Jongin geri çekilirken ellerini ağzına kapatarak başını eğdi.Mutlu olduğu bir haber verin ona,ardından kenarı çekilip izleyin.İçiniz açılır,gözleriniz dolardı.Benim de öyle oldu.Jongin ellerini beline yaslayıp dolu gözleriyle bana bakarken,"Oğlum olacak." diye fısıldadı. "Kızımın bir erkek kardeşi olacak."

Elimdeki pastanın mumları eriyerek çikolataya karıştı ama kimin umrundaydı.Jongin serin bir cuma akşamında öyle güzel gözyaşı döküyordu ki.

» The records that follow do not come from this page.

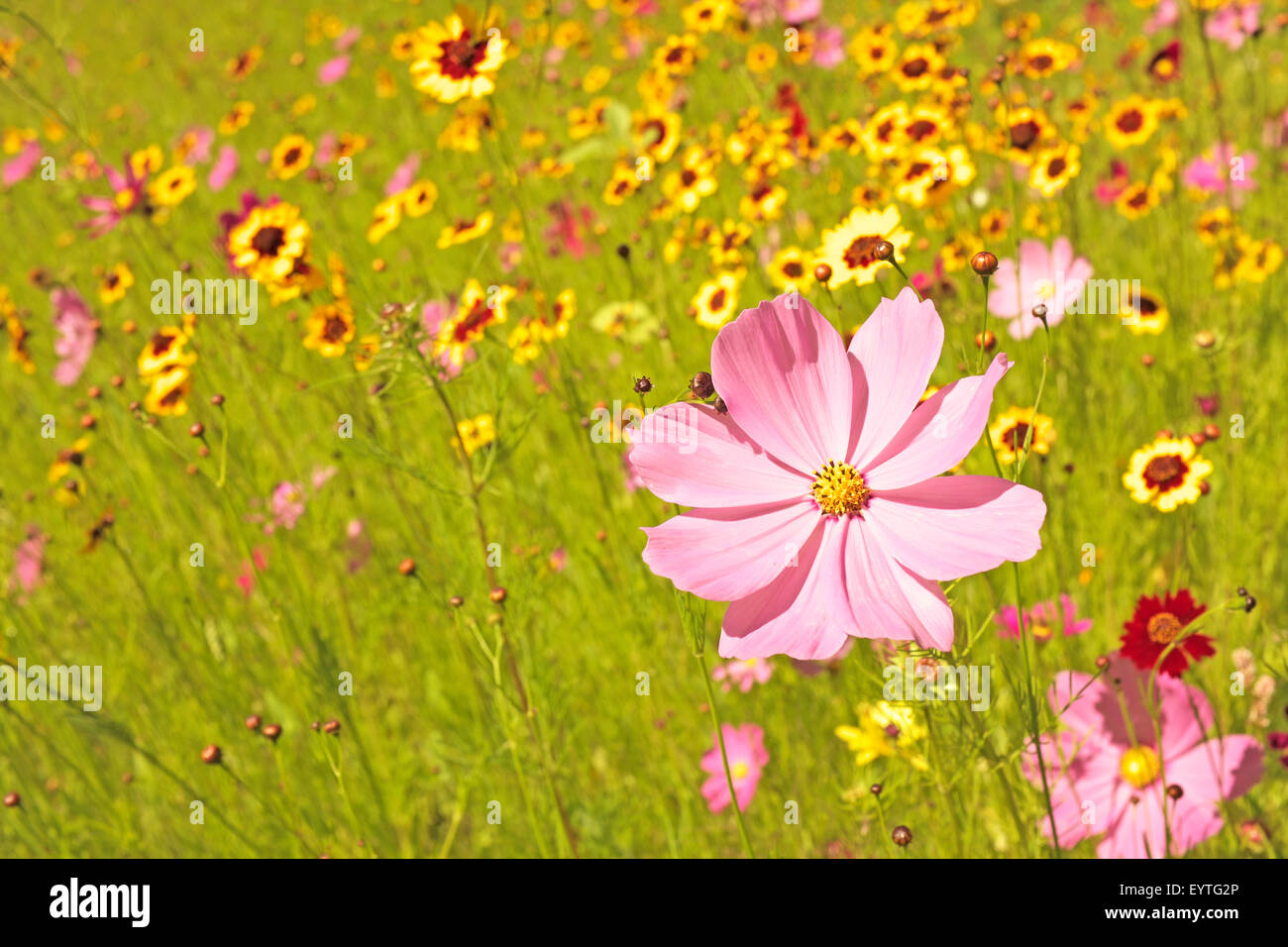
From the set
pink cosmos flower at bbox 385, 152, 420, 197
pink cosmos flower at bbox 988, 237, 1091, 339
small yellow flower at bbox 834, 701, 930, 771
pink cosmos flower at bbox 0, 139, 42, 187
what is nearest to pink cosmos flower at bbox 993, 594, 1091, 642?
small yellow flower at bbox 834, 701, 930, 771

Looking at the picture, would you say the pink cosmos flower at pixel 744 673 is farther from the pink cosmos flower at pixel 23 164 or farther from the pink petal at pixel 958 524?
the pink cosmos flower at pixel 23 164

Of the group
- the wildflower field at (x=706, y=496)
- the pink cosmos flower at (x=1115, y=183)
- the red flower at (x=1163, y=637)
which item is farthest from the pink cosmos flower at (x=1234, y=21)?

"Ağlama yine yeter ya." diye söylendim ona ilerlerken.Elimdeki pastayı kenara koyup boynuna dolandım.Yüzünü koynuma gömdü,ellerini sıkıca sardı bana.

"Benim güzel Sehun'um..seni seviyorum,yemin ederim ölüyorum sana.Teşekkür ederim Sehun,hayatını bana adadığın için teşekkür ederim."

Başımı geri çekip yüzüne baktım.Ellerim yanaklarını okşarken,bana öyle güzel bakıyordu ki kalbime ağrı saplandı.Böyle sevilmeyi hakediyor muydum ben?Kendime ilk kez bu soruyu soruyordum.Ben Kim Jongin'e yaraşıyor muydum?

"Kim Jongin,bana söz ver.Söz ver yoksa canını acıtırım.Biliyorsun."

Jongin yaş izi kalmış yanaklarını yanaklarıma sürterek,"Söz." dedi. "Ne dersen de sözüm söz."

Ellerim saçlarında,alnımı şakağına yasladım.

"Birbirimize asla yalan söylemeyeceğiz,yalan yok,hile yok,sen üzülme diye sakladımlar hiç yok.Anlaştık mı?"

Jongin beni daha sıkı sarıp kucaklayarak,"Sana ne zaman yalan söyledim ki?" diye sordu.

"İşte hiç söyleme diye önlem alıyorum." dedim. "Ben de söylemeyeceğim.Ve Jongin,beni sağa sola sallamayı kes."

Jongin yüzünü göğsüme gömerek eve doğru ilerlemeye başladı.Bacaklarım beline dolanmış ona sarılırken saçlarını doya doya öptüm.

"Bir iki ay sonra kucağıma falan alamam zaten.Tadını çıkar."

"S*keyim!İndir beni Jongin."

Eşimin gülüşü evimizin bahçesinde yankılandı.Onunla girdiğim her yol doğruydu.Canım onun olsun,ne dese tamam derdim.Tanrı beni baya seviyordu belli ki, aksi halde Jongin'e nereden rast gelecektim?